For Desmond to be such a compelling figure, Swanson has to play her with the precisely right amount of camp. She has to make you smile and roll your eyes and almost root for her to fail and find reality when she says things like "I am big, it's the pictures that got small."
This, it strikes me now, is incalculably difficult, but Swanson puts just the right amount of mustard on her Norma Desmond. She does this physical thing over and over, with her mouth clenched, her jaw jutting out, and her teeth grinding that crystallizes the sadness and the lurking, tightly coiled violence perfectly. And so the film works.
It works when it leverages cameos from real stars of yesteryear like Buster Keaton and Cecil B. DeMille. (Just to put a finer point on this, the counter-factual here is basically 1950s Entourage. Ick.) It even works when it borrows from other genres like horror. What else can you call it when Norma's man-servant Max, played by Erich von Stroheim, fills her cavernous mansion with the eerie sounds of an organ?
The aim of Sunset Boulevard is clear, if a little bit surprising. This is an unflinching and uncomfortable look at post-fame, and it does not paint a pretty picture of what that looks like. That, by itself, is not very interesting thematically. What makes this film such a standout is its methods.
It takes special talent - the kind possessed by Wilder, Swanson and others - to tackle those themes in this particular way. More than a half century since its release, that is why Sunset Boulevard remains such a touchstone.

• Dataset entries:
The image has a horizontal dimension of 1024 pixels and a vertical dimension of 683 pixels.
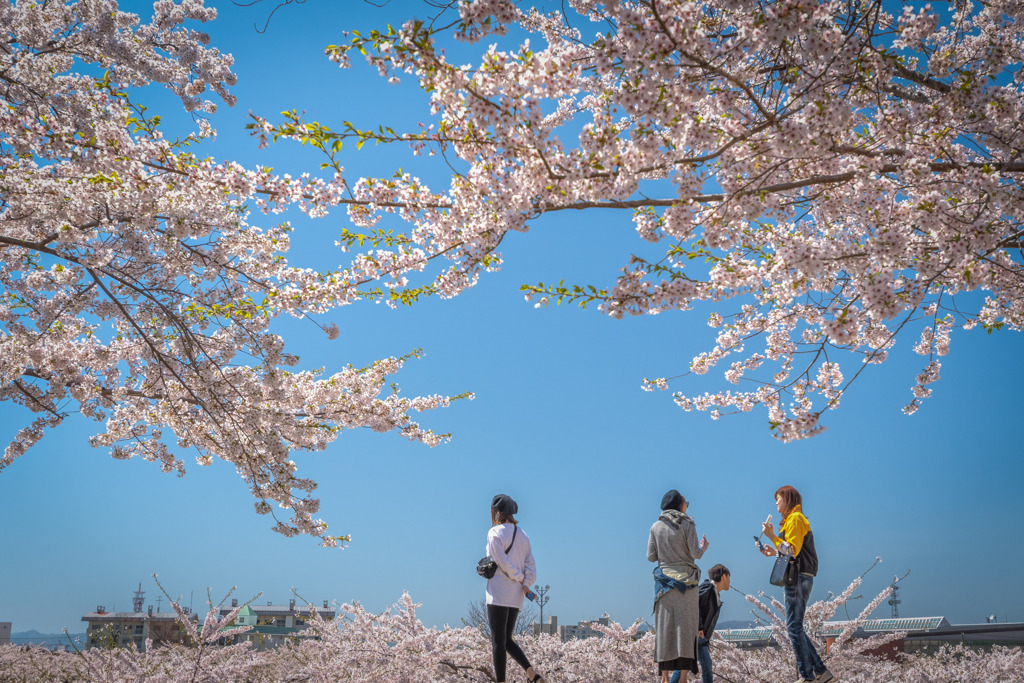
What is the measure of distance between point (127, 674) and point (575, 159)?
4.95m

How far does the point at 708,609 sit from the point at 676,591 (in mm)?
920

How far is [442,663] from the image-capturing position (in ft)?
19.1

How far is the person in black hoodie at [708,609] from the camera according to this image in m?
5.40

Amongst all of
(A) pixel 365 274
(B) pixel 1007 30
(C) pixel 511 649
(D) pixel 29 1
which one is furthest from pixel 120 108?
(B) pixel 1007 30

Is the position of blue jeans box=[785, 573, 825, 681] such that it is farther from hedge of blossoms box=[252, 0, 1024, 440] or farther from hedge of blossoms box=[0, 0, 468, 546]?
hedge of blossoms box=[0, 0, 468, 546]

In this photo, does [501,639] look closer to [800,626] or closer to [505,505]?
[505,505]

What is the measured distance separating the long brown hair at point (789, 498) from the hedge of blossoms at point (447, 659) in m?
1.52

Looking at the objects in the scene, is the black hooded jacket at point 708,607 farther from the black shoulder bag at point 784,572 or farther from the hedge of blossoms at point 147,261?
the hedge of blossoms at point 147,261

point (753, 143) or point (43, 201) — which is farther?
point (43, 201)

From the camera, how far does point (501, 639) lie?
15.8 ft

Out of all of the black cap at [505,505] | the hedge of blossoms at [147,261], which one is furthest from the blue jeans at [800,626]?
the hedge of blossoms at [147,261]

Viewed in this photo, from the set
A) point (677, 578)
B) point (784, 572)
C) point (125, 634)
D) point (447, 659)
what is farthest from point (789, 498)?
point (125, 634)

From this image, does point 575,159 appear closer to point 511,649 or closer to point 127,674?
point 511,649

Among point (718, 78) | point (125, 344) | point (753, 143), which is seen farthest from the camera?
point (125, 344)
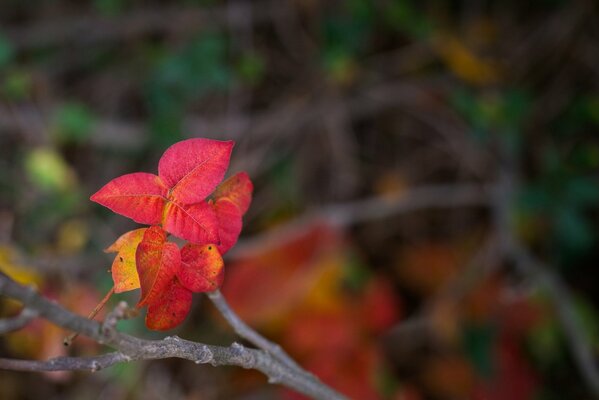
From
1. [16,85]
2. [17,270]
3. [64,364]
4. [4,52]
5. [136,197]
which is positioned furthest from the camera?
[16,85]

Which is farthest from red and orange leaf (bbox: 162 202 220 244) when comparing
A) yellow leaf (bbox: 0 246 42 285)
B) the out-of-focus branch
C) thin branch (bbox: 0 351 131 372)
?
the out-of-focus branch

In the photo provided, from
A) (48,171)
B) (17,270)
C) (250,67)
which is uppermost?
(250,67)

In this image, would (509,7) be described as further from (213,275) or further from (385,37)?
(213,275)

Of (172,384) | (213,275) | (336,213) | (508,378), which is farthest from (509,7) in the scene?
(213,275)

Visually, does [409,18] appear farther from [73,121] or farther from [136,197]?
[136,197]

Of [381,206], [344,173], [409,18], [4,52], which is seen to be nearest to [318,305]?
[381,206]
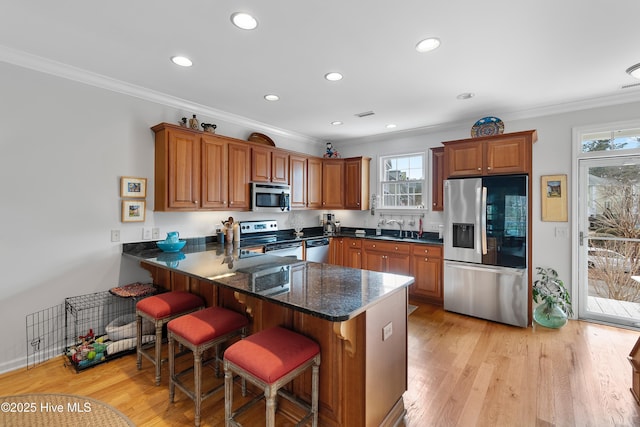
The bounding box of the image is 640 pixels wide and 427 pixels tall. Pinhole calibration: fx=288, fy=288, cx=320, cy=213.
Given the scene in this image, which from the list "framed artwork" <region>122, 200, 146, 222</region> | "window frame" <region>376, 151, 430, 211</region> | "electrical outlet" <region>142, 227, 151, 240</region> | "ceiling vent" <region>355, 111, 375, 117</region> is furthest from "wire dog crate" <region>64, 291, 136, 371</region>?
"window frame" <region>376, 151, 430, 211</region>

• Complete the following:
#1 From the Sunset Boulevard review, copy word for word the passage between "This, it strikes" and "of an organ?", inclusive.
#2 List every person the Sunset Boulevard review names, leaving out the film's characters Norma Desmond and Max.

• Results for the exercise:
#1
This, it strikes me now, is incalculably difficult, but Swanson puts just the right amount of mustard on her Norma Desmond. She does this physical thing over and over, with her mouth clenched, her jaw jutting out, and her teeth grinding that crystallizes the sadness and the lurking, tightly coiled violence perfectly. And so the film works.
It works when it leverages cameos from real stars of yesteryear like Buster Keaton and Cecil B. DeMille. (Just to put a finer point on this, the counter-factual here is basically 1950s Entourage. Ick.) It even works when it borrows from other genres like horror. What else can you call it when Norma's man-servant Max, played by Erich von Stroheim, fills her cavernous mansion with the eerie sounds of an organ?

#2
- Swanson
- Buster Keaton
- Cecil B. DeMille
- Erich von Stroheim
- Wilder